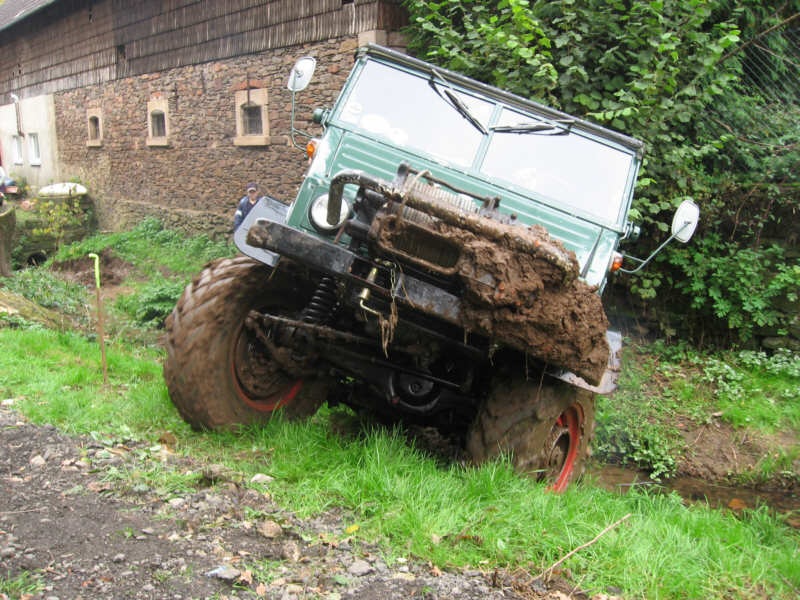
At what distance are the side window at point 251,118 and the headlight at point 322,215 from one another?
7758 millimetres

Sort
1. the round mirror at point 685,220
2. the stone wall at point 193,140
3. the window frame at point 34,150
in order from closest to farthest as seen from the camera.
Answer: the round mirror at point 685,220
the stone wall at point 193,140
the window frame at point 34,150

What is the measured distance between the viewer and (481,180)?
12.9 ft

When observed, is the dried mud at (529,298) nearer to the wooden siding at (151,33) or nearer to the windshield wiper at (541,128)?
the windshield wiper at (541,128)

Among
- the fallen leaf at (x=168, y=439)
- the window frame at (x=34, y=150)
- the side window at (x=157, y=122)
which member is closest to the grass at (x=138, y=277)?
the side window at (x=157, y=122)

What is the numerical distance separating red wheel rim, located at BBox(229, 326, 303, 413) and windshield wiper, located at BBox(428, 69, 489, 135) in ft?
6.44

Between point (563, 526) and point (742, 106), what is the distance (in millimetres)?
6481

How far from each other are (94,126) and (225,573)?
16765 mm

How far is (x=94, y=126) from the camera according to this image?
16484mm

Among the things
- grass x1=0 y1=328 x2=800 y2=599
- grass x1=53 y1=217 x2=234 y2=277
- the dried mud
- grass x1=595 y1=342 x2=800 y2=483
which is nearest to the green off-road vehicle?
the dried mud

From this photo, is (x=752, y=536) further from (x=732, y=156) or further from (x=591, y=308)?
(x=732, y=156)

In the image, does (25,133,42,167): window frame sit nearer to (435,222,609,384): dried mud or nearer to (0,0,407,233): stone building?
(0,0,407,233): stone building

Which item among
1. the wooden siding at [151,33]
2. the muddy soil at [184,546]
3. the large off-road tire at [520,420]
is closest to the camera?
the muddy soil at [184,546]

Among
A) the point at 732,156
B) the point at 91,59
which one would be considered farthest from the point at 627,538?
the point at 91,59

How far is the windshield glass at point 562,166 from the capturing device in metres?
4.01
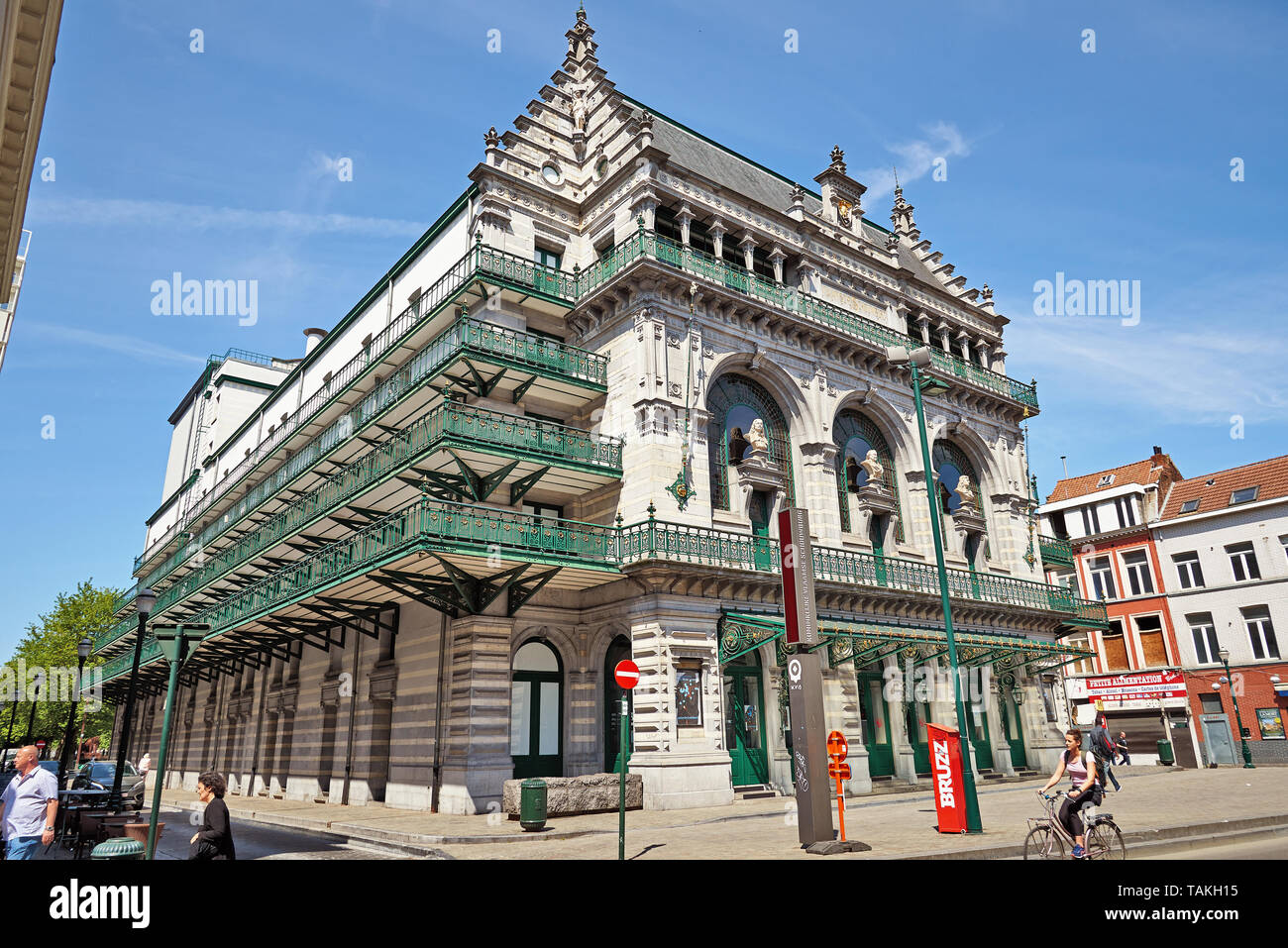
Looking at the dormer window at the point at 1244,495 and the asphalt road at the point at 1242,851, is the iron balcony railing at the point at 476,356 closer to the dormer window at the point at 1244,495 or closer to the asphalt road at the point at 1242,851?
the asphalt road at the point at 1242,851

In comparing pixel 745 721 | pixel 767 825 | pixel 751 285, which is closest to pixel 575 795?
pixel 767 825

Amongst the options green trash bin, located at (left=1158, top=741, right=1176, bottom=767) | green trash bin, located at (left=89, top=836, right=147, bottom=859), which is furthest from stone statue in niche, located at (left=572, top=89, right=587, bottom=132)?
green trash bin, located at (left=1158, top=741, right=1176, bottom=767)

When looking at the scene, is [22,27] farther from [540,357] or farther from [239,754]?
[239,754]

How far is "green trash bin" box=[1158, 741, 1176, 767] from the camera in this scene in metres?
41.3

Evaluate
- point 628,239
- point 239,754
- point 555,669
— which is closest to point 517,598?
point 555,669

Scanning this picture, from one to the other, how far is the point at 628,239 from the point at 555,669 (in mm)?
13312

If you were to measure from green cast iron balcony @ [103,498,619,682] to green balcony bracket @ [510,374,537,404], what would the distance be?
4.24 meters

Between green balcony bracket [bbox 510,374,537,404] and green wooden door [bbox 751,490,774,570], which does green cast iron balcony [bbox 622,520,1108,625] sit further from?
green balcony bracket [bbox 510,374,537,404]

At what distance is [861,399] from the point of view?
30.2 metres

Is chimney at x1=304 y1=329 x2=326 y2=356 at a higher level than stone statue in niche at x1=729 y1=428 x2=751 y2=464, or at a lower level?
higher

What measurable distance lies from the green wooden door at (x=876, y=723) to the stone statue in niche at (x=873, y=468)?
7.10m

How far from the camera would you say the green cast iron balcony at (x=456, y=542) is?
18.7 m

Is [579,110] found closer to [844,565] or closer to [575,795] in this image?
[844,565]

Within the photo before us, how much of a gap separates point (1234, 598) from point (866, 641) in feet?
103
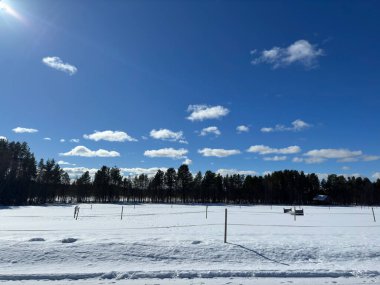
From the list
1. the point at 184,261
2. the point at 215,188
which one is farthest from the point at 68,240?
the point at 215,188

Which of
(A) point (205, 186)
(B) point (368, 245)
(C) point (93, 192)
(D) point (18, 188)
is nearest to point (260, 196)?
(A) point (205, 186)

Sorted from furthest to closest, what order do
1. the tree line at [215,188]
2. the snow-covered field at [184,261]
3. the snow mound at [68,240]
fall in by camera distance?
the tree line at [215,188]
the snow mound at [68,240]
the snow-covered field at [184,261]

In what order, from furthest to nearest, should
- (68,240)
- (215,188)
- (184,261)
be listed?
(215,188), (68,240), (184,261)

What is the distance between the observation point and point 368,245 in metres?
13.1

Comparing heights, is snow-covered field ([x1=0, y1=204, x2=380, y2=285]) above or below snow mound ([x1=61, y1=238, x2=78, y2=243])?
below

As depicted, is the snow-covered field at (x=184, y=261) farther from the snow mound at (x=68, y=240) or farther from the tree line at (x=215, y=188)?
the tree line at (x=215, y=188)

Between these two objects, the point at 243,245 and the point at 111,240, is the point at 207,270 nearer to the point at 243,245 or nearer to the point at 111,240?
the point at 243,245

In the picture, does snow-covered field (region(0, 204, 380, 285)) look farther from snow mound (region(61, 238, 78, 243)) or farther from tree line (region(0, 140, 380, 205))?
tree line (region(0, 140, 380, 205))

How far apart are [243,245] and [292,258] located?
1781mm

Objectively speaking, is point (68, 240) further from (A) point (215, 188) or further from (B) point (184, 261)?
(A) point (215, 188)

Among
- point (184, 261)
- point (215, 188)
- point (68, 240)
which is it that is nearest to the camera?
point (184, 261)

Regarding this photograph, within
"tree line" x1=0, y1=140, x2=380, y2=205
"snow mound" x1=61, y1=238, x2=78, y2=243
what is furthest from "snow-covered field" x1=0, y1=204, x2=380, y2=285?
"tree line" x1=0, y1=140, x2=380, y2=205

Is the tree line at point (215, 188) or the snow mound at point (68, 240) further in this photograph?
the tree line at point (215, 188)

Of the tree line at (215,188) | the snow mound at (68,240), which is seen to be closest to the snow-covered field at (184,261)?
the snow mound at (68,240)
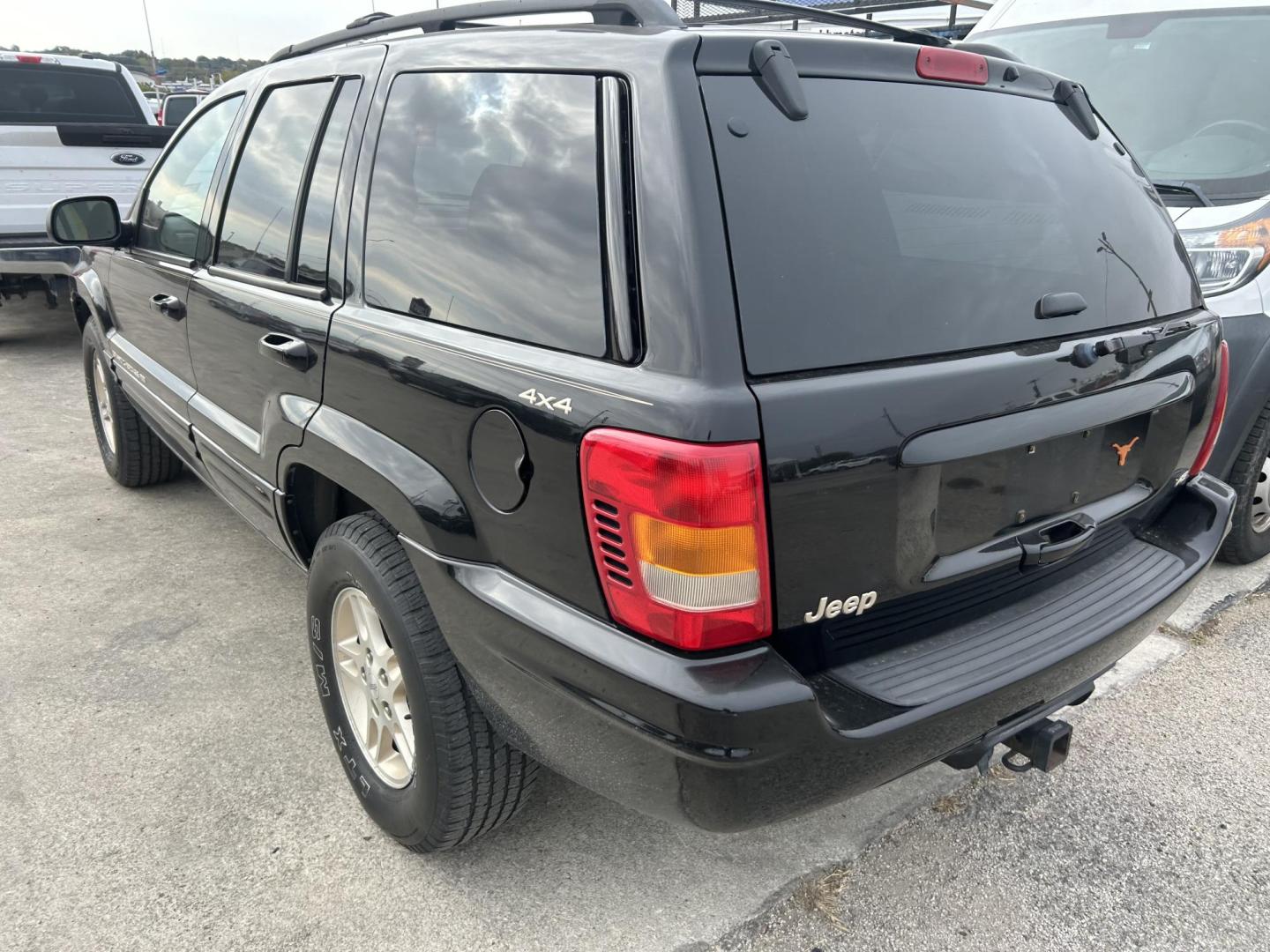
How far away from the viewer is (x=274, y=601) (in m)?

+++

Task instructions
Without the pictures, return all the records precisely as they stand.

Output
At what distance are the side window at point 251,118 and the headlight at point 322,215 from one another?
7758 millimetres

Sort
1. the round mirror at point 685,220
2. the stone wall at point 193,140
3. the window frame at point 34,150
in order from closest to farthest as seen from the camera.
Answer: the round mirror at point 685,220
the stone wall at point 193,140
the window frame at point 34,150

What is the measured distance between the viewer and (481,180)?
12.9 ft

When observed, is the dried mud at (529,298) nearer to the wooden siding at (151,33) or nearer to the windshield wiper at (541,128)?
the windshield wiper at (541,128)

Among
- the fallen leaf at (x=168, y=439)
- the window frame at (x=34, y=150)
- the side window at (x=157, y=122)
which member is closest to the grass at (x=138, y=277)?
the side window at (x=157, y=122)

What is the numerical distance separating red wheel rim, located at BBox(229, 326, 303, 413) and windshield wiper, located at BBox(428, 69, 489, 135) in ft?
6.44

Between point (563, 526) and point (742, 106), what is the distance (in millimetres)?
6481

How far from each other are (94,126) and (225,573)?
16765 mm

How far is (x=94, y=126) from the camera according to this image?
16484mm

Among the things
- grass x1=0 y1=328 x2=800 y2=599
- grass x1=53 y1=217 x2=234 y2=277
- the dried mud
- grass x1=595 y1=342 x2=800 y2=483
which is nearest to the green off-road vehicle?
the dried mud

From this photo, is (x=752, y=536) further from (x=732, y=156) or further from (x=591, y=308)?
(x=732, y=156)

In the image, does (25,133,42,167): window frame sit nearer to (435,222,609,384): dried mud or nearer to (0,0,407,233): stone building?
(0,0,407,233): stone building

Which item among
1. the wooden siding at [151,33]
2. the muddy soil at [184,546]
3. the large off-road tire at [520,420]
is closest to the camera?
the muddy soil at [184,546]

Among
A) the point at 732,156
B) the point at 91,59
which one would be considered farthest from the point at 627,538?
the point at 91,59

How far is the windshield glass at point 562,166 from the capturing device in metres?
4.01
Looking at the dormer window at the point at 1244,495 and the asphalt road at the point at 1242,851, is the iron balcony railing at the point at 476,356 closer to the dormer window at the point at 1244,495 or closer to the asphalt road at the point at 1242,851?
the asphalt road at the point at 1242,851

In comparing pixel 745 721 | pixel 767 825 | pixel 751 285, which is closest to pixel 575 795?
pixel 767 825

Amongst the options green trash bin, located at (left=1158, top=741, right=1176, bottom=767) | green trash bin, located at (left=89, top=836, right=147, bottom=859), which is furthest from stone statue in niche, located at (left=572, top=89, right=587, bottom=132)?
green trash bin, located at (left=1158, top=741, right=1176, bottom=767)

When looking at the scene, is [22,27] farther from [540,357] or farther from [239,754]?
[239,754]

How far is "green trash bin" box=[1158, 741, 1176, 767] from the camera in this scene in metres?
41.3

Evaluate
- point 628,239
- point 239,754
- point 555,669
— which is closest to point 517,598?
point 555,669

Scanning this picture, from one to the other, how far is the point at 628,239 from the point at 555,669 (in mm)?
13312

If you were to measure from green cast iron balcony @ [103,498,619,682] to green balcony bracket @ [510,374,537,404], what would the distance be?
4.24 meters

Between green balcony bracket [bbox 510,374,537,404] and green wooden door [bbox 751,490,774,570], which does green cast iron balcony [bbox 622,520,1108,625] sit further from?
green balcony bracket [bbox 510,374,537,404]

At what distance is [861,399] from the point of view?
30.2 metres

Is chimney at x1=304 y1=329 x2=326 y2=356 at a higher level than stone statue in niche at x1=729 y1=428 x2=751 y2=464, or at a lower level?
higher

What measurable distance lies from the green wooden door at (x=876, y=723) to the stone statue in niche at (x=873, y=468)?
7.10m

How far from the camera would you say the green cast iron balcony at (x=456, y=542) is?
18.7 m

Is [579,110] found closer to [844,565] or closer to [575,795] in this image?
[844,565]

Within the photo before us, how much of a gap separates point (1234, 598) from point (866, 641) in feet?
103
From the list
1. the point at 184,261
2. the point at 215,188
which one is farthest from the point at 68,240?
the point at 215,188

Which of
(A) point (205, 186)
(B) point (368, 245)
(C) point (93, 192)
(D) point (18, 188)
is nearest to point (260, 196)?
(A) point (205, 186)

Sorted from furthest to closest, what order do
1. the tree line at [215,188]
2. the snow-covered field at [184,261]
3. the snow mound at [68,240]
fall in by camera distance?
the tree line at [215,188]
the snow mound at [68,240]
the snow-covered field at [184,261]

In what order, from furthest to nearest, should
- (68,240)
- (215,188)
- (184,261)
be listed?
(215,188), (68,240), (184,261)

What is the distance between the observation point and point 368,245 in metres?
13.1

Comparing heights, is snow-covered field ([x1=0, y1=204, x2=380, y2=285]) above or below snow mound ([x1=61, y1=238, x2=78, y2=243])?
below

As depicted, is the snow-covered field at (x=184, y=261) farther from the snow mound at (x=68, y=240) or farther from the tree line at (x=215, y=188)?
the tree line at (x=215, y=188)

Between these two objects, the point at 243,245 and the point at 111,240, is the point at 207,270 nearer to the point at 243,245 or nearer to the point at 111,240?
the point at 243,245

In the picture, does snow-covered field (region(0, 204, 380, 285)) look farther from snow mound (region(61, 238, 78, 243)) or farther from tree line (region(0, 140, 380, 205))?
tree line (region(0, 140, 380, 205))

How far apart are [243,245] and [292,258] located?
1781mm

Objectively speaking, is point (68, 240) further from (A) point (215, 188) or further from (B) point (184, 261)?
(A) point (215, 188)

Among
- point (184, 261)
- point (215, 188)
- point (68, 240)
which is it that is nearest to the camera?
point (184, 261)

Regarding this photograph, within
"tree line" x1=0, y1=140, x2=380, y2=205
"snow mound" x1=61, y1=238, x2=78, y2=243
what is furthest from "snow-covered field" x1=0, y1=204, x2=380, y2=285?
"tree line" x1=0, y1=140, x2=380, y2=205

Is the tree line at point (215, 188) or the snow mound at point (68, 240) further in this photograph?
the tree line at point (215, 188)

Of the tree line at (215,188) | the snow mound at (68,240), which is seen to be closest to the snow-covered field at (184,261)?
the snow mound at (68,240)
How far away from the viewer is (x=274, y=601) (in m)?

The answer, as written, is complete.